=== Given task ===
Return the stretch of lines from the one containing "What physical distance" through the one containing "As presented in", copied character for character.
═════ Records ═════
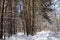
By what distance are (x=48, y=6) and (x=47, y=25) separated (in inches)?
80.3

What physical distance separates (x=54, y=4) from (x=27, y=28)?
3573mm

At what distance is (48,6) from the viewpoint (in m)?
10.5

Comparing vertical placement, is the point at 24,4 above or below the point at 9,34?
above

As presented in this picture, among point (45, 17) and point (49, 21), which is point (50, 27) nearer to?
═════
═════ Records ═════
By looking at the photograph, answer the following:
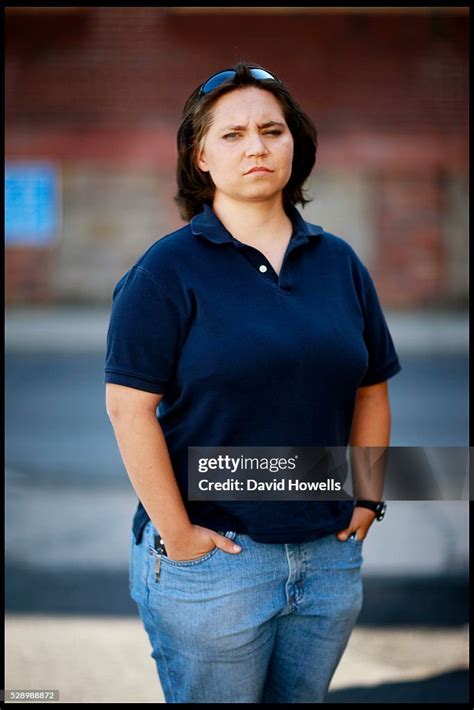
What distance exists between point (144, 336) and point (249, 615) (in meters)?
═════
=== Correct result ===
What physical distance separates (x=54, y=4) from (x=27, y=28)?
3573mm

At what distance is (48,6) from the viewpoint (in m)?
10.5

Comparing vertical placement, is the point at 24,4 above or below the point at 9,34?
above

As presented in this picture, among point (45, 17) and point (49, 21), which is point (50, 27) nearer to?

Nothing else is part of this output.